Research prompt¶

Title
Humanization and performance modeling for a single instrument

1. Context and assumption¶

We assume:

Architecture A provides a clean, quantized symbolic output for a single target instrument (e.g. piano or guitar): correct notes, approximate durations, basic dynamics, and bar/beat structure.
A separate instrument renderer (sampler / synth / lightweight neural) converts symbolic performance to audio.
Current naive playback (direct quantized output → renderer) sounds robotic, mechanical, or “MIDI-ish”.

This research focuses on the performance layer between “clean symbolic” and “renderable performance”:

For one instrument (same as Architecture A’s target, e.g. solo piano or strummed acoustic guitar).
Adding timing deviations, dynamic shaping, articulation (and instrument-specific nuances) to make output feel human and musical.
Maintaining structural alignment (bars/beats) so the UX can still support looping, continuation, and scoped edits.

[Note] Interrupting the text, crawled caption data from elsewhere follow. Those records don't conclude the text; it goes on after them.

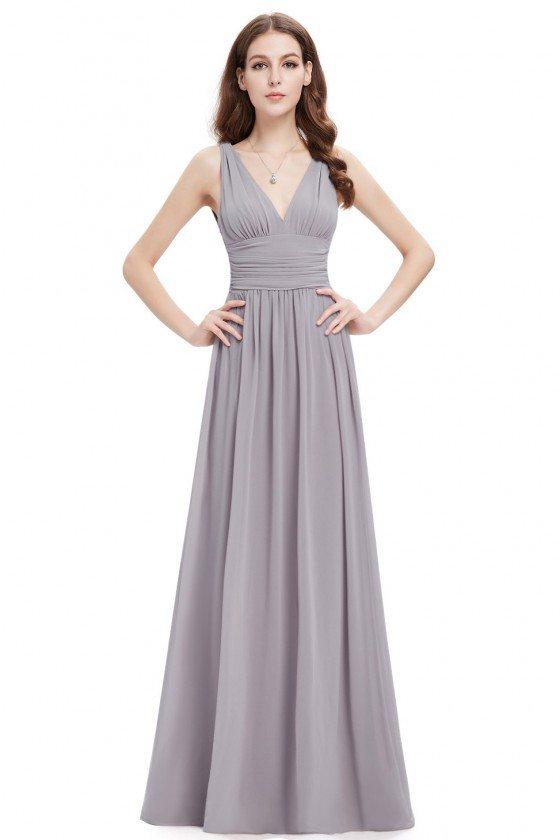 Simple Grey Double V-Neck Chiffon Evening Dress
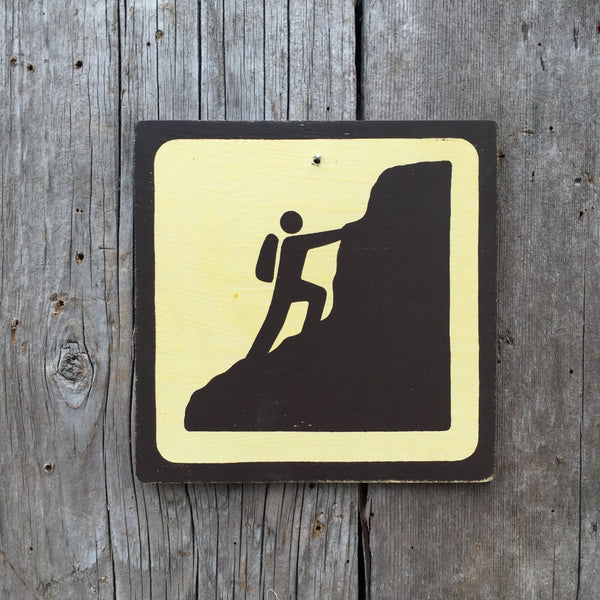 "Park Icon Sign ""Mountain Climber"" 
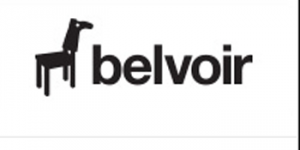 Belvoir Theatre – Win a trip for 2 and other great prizes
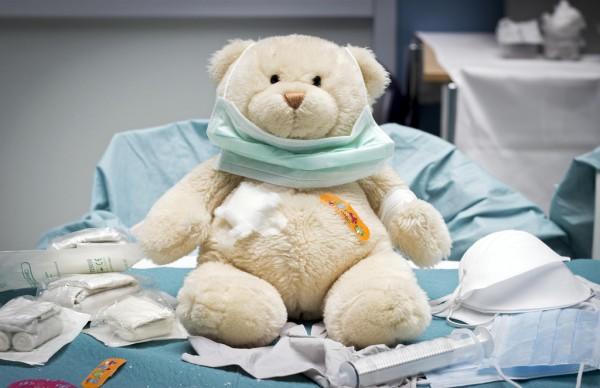 anestesia-bebe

Treat this as an independent module that can be plugged into Architecture A.

2. Objectives¶

Define a performance representation
Decide how to represent expressive timing, dynamics, articulation, and other performance controls for the chosen instrument.
Map from “clean score” to expressive performance
Design one or more approaches (rule-based, learned, hybrid) that accept clean symbolic sequences and output performance-augmented sequences.
Specify instrument-specific expressive controls
For example:
- Piano: micro-timing, velocity curves, pedal, voicing emphasis.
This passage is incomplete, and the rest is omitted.